Speaking of other companies, I also spoke with Justin Borgman, CEO at Starburst. Borgman explained that Starburst hired Traverso, Sundstrom and Phillips in September of 2019, roughly two years after the company launched. This made Starburst the powerhouse behind PrestoSQL and the dominant force at the PSF. Along those lines, Borgman shared with me some metrics around both Presto projects, to demonstrate PrestoSQL's momentum. And it would appear that, whether judging by code check-ins on the GitHub repos, activity on the two projects' Slack channels, or breadth of contributors, PrestoSQL has had greater momentum than PrestoDB since the split began.
Will the real Presto please stand up?
Both sides clearly have legitimacy, significant support and strong claims on Presto's lineage, making it hard to pronounce one or the other as the definitively legitimate heir to the Presto throne. More important than anointing a winner, though, is pointing out the schisms such as this one are bad for the specific project they pertain to and for the analytics industry overall.
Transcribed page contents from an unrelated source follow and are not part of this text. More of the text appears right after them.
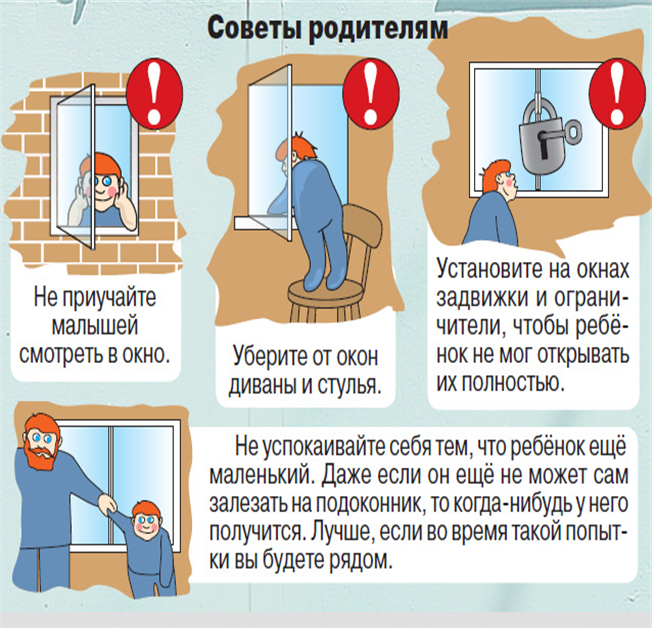 Советы родителям

!

Не приучайте малышей смотреть в окно.

!

Уберите от окон диваны и стулья.

!

Установите на окнах задвижки и ограничители, чтобы ребёнок не мог открывать их полностью.

Не успокаивайте себя тем, что ребёнок ещё маленький. Даже если он ещё не может сам залезать на подоконник, то когда-нибудь у него получится. Лучше, если во время такой попытки вы будете рядом.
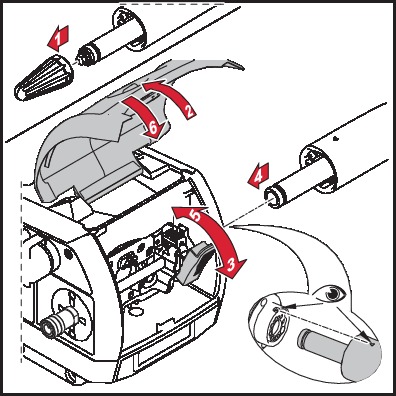 1
2
6
4
5
3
The Presto rivalry in many ways mirrors the erstwhile competition between the pre-merger Hortonworks and Cloudera, each of which could trace its lineage to the original Hadoop project at Yahoo. The two companies engaged in bitter rivalry which resulted in competing, duplicative efforts and a bifurcation of the Hadoop ecosystem. That schism was damaging to the ecosystem and to big data analytics overall.
In general, fragmentation of ecosystems creates confusion, subdues investment and brings about malaise. And when you consider the downward pressure of the COVID-19 pandemic on tech and the overall economy, this is no time to dilute the effectiveness of the Presto ecosystem and community.
The good news is there's been progress toward unification. While my discussions with the parties involved may have catalyzed things a tiny bit, talks between Starburst and the Presto Foundation were in fact already ongoing before Ahana briefed me and before I started researching the rift. Late last week, these talks resulted in Starburst joining the Presto Foundation, something Borgman announced in a blog post just yesterday.
This development should ultimately serve the entire Presto community, including the PrestoDB and PrestoSQL subcultures within it. In so doing, it should help the whole open source analytics space, or at least avoid an awkward separation that could hurt it. And with Ahana now engaged on the Presto scene, Starburst will have some healthy competition, which is usually beneficial for customers and innovation.